- Chair of Senate Finance Committee introduces legislation that would make major revisions to pass-through deduction for small business owners
- Deduction would be phased out starting at households earning $400,000 and not available to those earning $500,000 or more
- Measure also seeks to expand eligibility for the deduction and simplify its calculations
Summary by Dirk Langeveld
The chair of the Senate Finance Committee has introduced legislation to revision the pass-through deduction for small business owners, saying the current framework is skewed toward higher owners and excludes many companies.
The Small Business Tax Fairness Act, introduced by Senator Ron Wyden (D-Ore.), would make changes to the qualified business income deduction. This deduction was established under a Republican-led tax overhaul in 2017 and is currently set to expire in 2025.
The deduction allows certain businesses (such as sole proprietorships, partnerships, limited liability companies, and S corporations) to write off up to 20 percent of their net income. This full deduction is currently only available to individuals earning less than $164,900 and married couples earning less than $329,800, but partial deductions are available for higher earners.

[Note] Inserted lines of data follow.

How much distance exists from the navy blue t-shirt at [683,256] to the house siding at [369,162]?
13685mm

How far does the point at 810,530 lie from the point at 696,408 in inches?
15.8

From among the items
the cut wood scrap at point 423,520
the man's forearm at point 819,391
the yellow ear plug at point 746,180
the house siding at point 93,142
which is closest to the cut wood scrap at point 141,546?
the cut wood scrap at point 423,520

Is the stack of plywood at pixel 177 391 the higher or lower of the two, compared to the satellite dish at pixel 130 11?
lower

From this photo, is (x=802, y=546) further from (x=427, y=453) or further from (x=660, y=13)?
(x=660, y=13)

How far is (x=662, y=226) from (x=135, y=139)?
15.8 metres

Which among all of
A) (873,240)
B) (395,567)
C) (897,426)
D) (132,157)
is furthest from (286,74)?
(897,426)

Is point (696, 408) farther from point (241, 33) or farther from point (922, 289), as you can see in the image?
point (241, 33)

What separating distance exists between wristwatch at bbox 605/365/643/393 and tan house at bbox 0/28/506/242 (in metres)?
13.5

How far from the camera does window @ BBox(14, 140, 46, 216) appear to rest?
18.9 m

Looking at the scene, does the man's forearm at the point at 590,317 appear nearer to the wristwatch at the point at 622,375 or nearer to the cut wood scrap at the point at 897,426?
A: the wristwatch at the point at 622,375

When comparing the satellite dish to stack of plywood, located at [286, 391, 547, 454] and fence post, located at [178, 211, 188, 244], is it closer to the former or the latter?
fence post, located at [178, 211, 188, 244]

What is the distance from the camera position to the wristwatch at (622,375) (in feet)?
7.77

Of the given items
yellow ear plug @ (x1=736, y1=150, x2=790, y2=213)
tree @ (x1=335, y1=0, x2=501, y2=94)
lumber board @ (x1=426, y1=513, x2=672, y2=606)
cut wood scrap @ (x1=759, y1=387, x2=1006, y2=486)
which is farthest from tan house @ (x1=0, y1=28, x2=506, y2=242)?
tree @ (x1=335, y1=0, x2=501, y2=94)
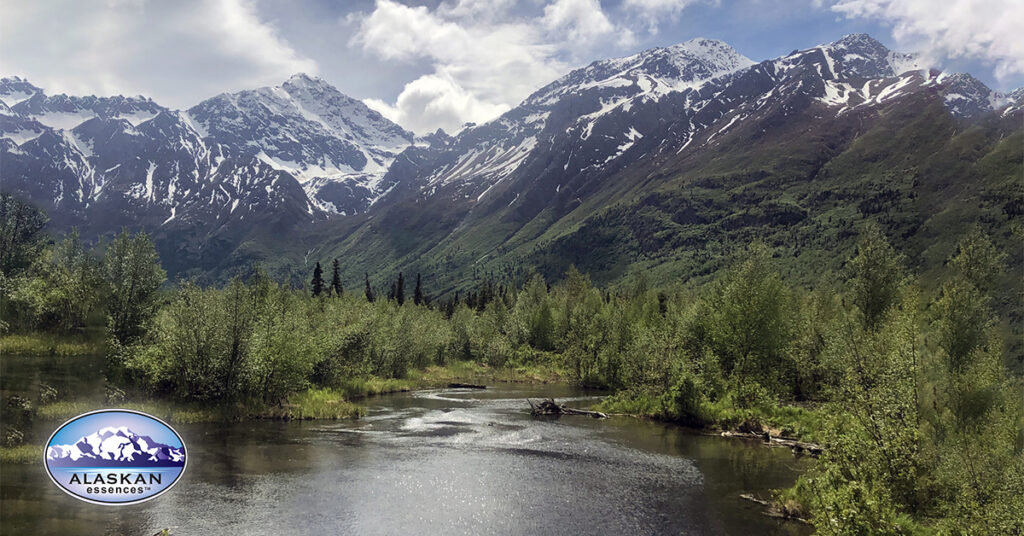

In line with President Joe Biden’s pledge to not raise taxes on those making less than $400,000 a year, Wyden’s proposal would phase out the deduction starting at households earning more than that figure and eliminate it for those earning $500,000 or more.
Both small and large businesses use pass-through models, but Wyden argues that larger, more profitable enterprises are more likely to benefit from the deduction. In a one-page summary of the legislation, he says that 80 percent of those claiming the deduction earn less than $200,000 a year, but that 52.4 percent of federal expenditures resulting from the deduction go to millionaires and billionaires.
“While it’s true that most small businesses are organized as pass-throughs, many pass-throughs are not small businesses,” says Wyden. “In fact, pass-through businesses account for 58 percent of all businesses with more than $50 million in receipts.”
The Joint Committee on Taxation estimates that $147 billion would be generated over four years by eliminating the deduction at the $500,000 income level.
Eligibility and calculations
The legislation also expands the eligibility for the deduction, as some business types are ineligible to claim the deduction above a certain income level. These include service trades such as law firms, financial services companies, and health care as well as businesses involved in accounting, entertainment, sports, and consulting.
Wyden described these as “arbitrary industry carve outs and limitations, and also criticized the calculations involved in the deduction as needlessly complex. He said that by incorporating multiple caps and thresholds, the deduction creates more confusion for small businesses and may lock out some eligible companies.
The legislation would establish one threshold to determine if a business is eligible for the deduction and a simple definition of qualified business income applicable to all taxpayers. It would also eliminate the current method of having small business owners calculate their deduction using formulas and limitations based on W2 wages paid and qualified investments.
The proposal received some pushback from Republicans and business groups, who said it will harm the ability of businesses to hire workers and make investments during the recovery from the COVID-19 pandemic. Kevin Kuhlman, vice president of federal government relations at the National Federation of Independent Business, described the measure as “the wrong plan at the wrong time.”
Todd McCracken, CEO and president of the National Small Business Association, complimented Wyden’s effort to simplify tax rules by revising calculations but said the proposal fell short in other ways.
“The deduction for the self-employed was implemented to create greater parity between incorporated and unincorporated businesses at a time when corporate tax rates were being dramatically cut,” said McCracken. “While there may be better ways to achieve that parity than the current deduction, arbitrarily eliminating the deduction at a certain income level is not that way.”